As we walk through the rough city streets, a fight breaks out, with green-skinned Rodians emerging from the woodwork to attack us. This gives us a chance to try out the new shooter combat, as Padme is a fan of the blaster. When aiming at his sights, the camera will move closer to his shoulder and a reticle will appear on screen. This new aiming style makes headshots and armor pieces easier.
The Lego team wastes no time pushing the action forward, within about a minute of our arrival we go from buying parts for our ship to betting Anakin’s freedom on a Pod Race. Most players know the story of The Phantom Menace, so the fast-paced storytelling is refreshing.
This fast pace has its drawbacks, however. We would gladly spend more time racing pods, but it’s a pretty short segment in the Skywalker saga, and there’s no breathing room for it. It also doesn’t help that the controls aren’t intuitive, distracting from what could have been an adrenaline-filled interlude.
A true Mauling
The new combat system comes into its own when we return to Naboo and fight Darth Maul. Not only is it thematically relevant and consistently funny, but the dueling also offers a real challenge. With a mix of combo fights, fast-paced challenges, and puzzles, it’s the culmination of The Phantom Menace portion of The Skywalker Saga.

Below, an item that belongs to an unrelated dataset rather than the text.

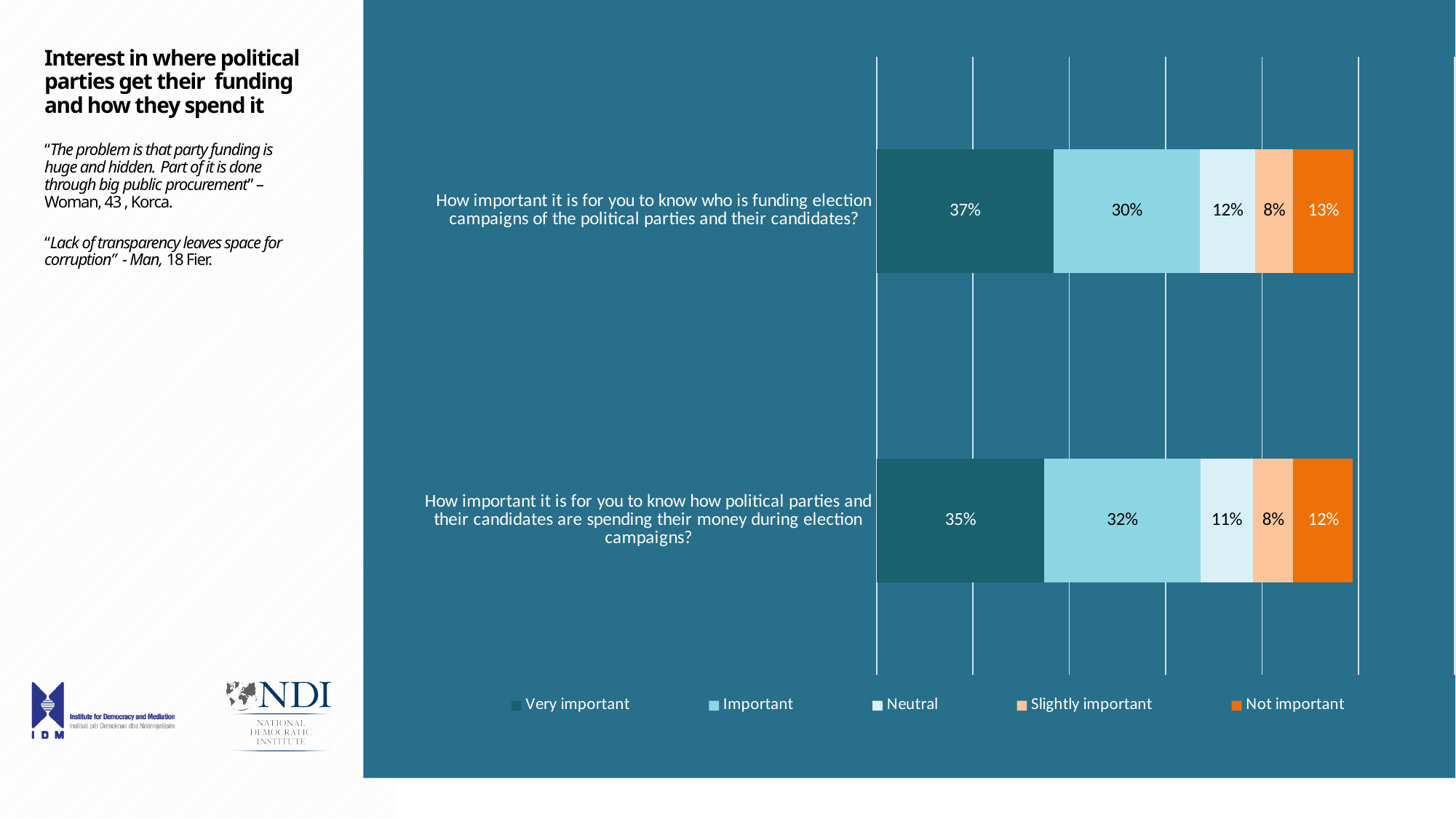
What kind of chart is shown on the slide? Stacked bar chart What percentage of respondents answered "Not important" for knowing who is funding election campaigns? 13% How many series does the legend list? 5 What percentage of respondents said it is "Important" to know how political parties and their candidates are spending their money during election campaigns? 32% What percentage of respondents answered "Neutral" for knowing how political parties and their candidates are spending their money during election campaigns? 11% Is the "Important" share larger for the question about who is funding election campaigns or for the question about how parties are spending their money? How parties are spending their money How many survey questions (bars) are shown in the chart? 2 Which legend entry is shown in orange? Not important Which response category has the smallest share for the question about knowing how political parties are spending their money during election campaigns? Slightly important Which response category has the largest share for the question about knowing who is funding election campaigns? Very important What percentage of respondents said it is "Very important" to know who is funding election campaigns of the political parties and their candidates? 37% What is the difference between the "Very important" shares for the funding question (37%) and the spending question (35%)? 2%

Completing the story unlocks Galaxy Free Play mode, allowing you to return to the planets you’ve explored, though you can continue with the trilogy and roll straight into Attack of The Clones. As you delve deeper into the trilogy, the action intensifies in both challenge and complexity. As we work through the Battle Droid Foundries on Geonosis and towards our battle with Count Dooku, we’re adding more characters to our party, many with new abilities to learn and mechanics to master, and we face more goals that are more complicated than anything we’ve seen. in the previous episode.
As you complete the story, you’ll find areas you passed through before opening up and offer more secrets for you to discover. The space sections you use to travel between planets will become free roaming areas, which you can roam using the ships you have unlocked. You’ll find Kyber Brick Comets to explode for rewards and random encounters that can lead to even more loot.

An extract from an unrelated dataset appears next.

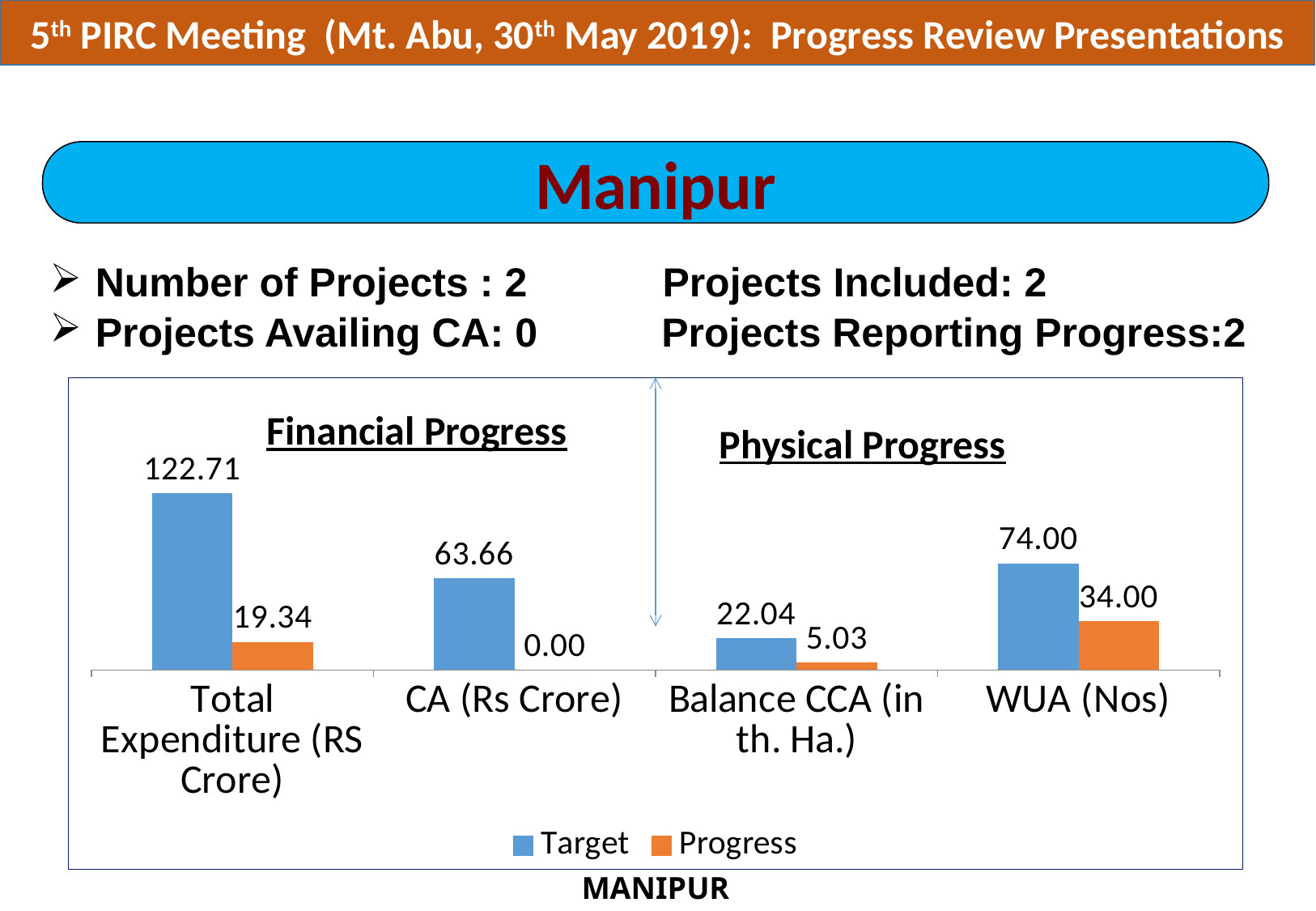
Which category has the lowest Progress value? CA (Rs Crore) What kind of chart is shown on the slide? Bar chart What is the Progress value for Total Expenditure (RS Crore)? 19.34 What is the Progress value for Balance CCA (in th. Ha.)? 5.03 What is the difference between the Target and Progress values for WUA (Nos)? 40.00 Which is larger: the Target value for CA (Rs Crore) or the Target value for Balance CCA (in th. Ha.)? CA (Rs Crore) What is the Progress value for CA (Rs Crore)? 0.00 How many series does the legend list? 2 What is the Target value for Total Expenditure (RS Crore)? 122.71 What is the Target value for WUA (Nos)? 74.00 How many categories are shown on the x axis? 4 Which category has the highest Target value? Total Expenditure (RS Crore)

There are also plenty of side missions to complete, awarding you Studs and Kyber Crystals to upgrade your characters. For some of these quests, you will need to access a certain character class or have progressed enough in the story. For example, we met a guy called Biggs Darklighter who had a mission for us, but we could only activate him as a villain class character, and Whiney Luke didn’t quite fit the bill. But, Han Solo on the other hand unarticulated…
Although we’ve spent ten hours with the game, we’ve only just begun to scratch the surface of this lovingly crafted world. In addition to the many side missions still to be completed, we have only reached Episode IV, which already added more mechanics and options from the start. There’s still a whole trilogy and a half to play, more planets to explore, and a truly daunting amount of content to discover. We are desperate to continue exploring this galaxy far, far away. One that’s filled with favorite characters, fantastical environments, and exciting challenges.
Lego Star Wars: The Skywalker Saga releases April 5 PlayStation 5, Xbox Series X, Nintendo Switch, PC, PS4 and XBO.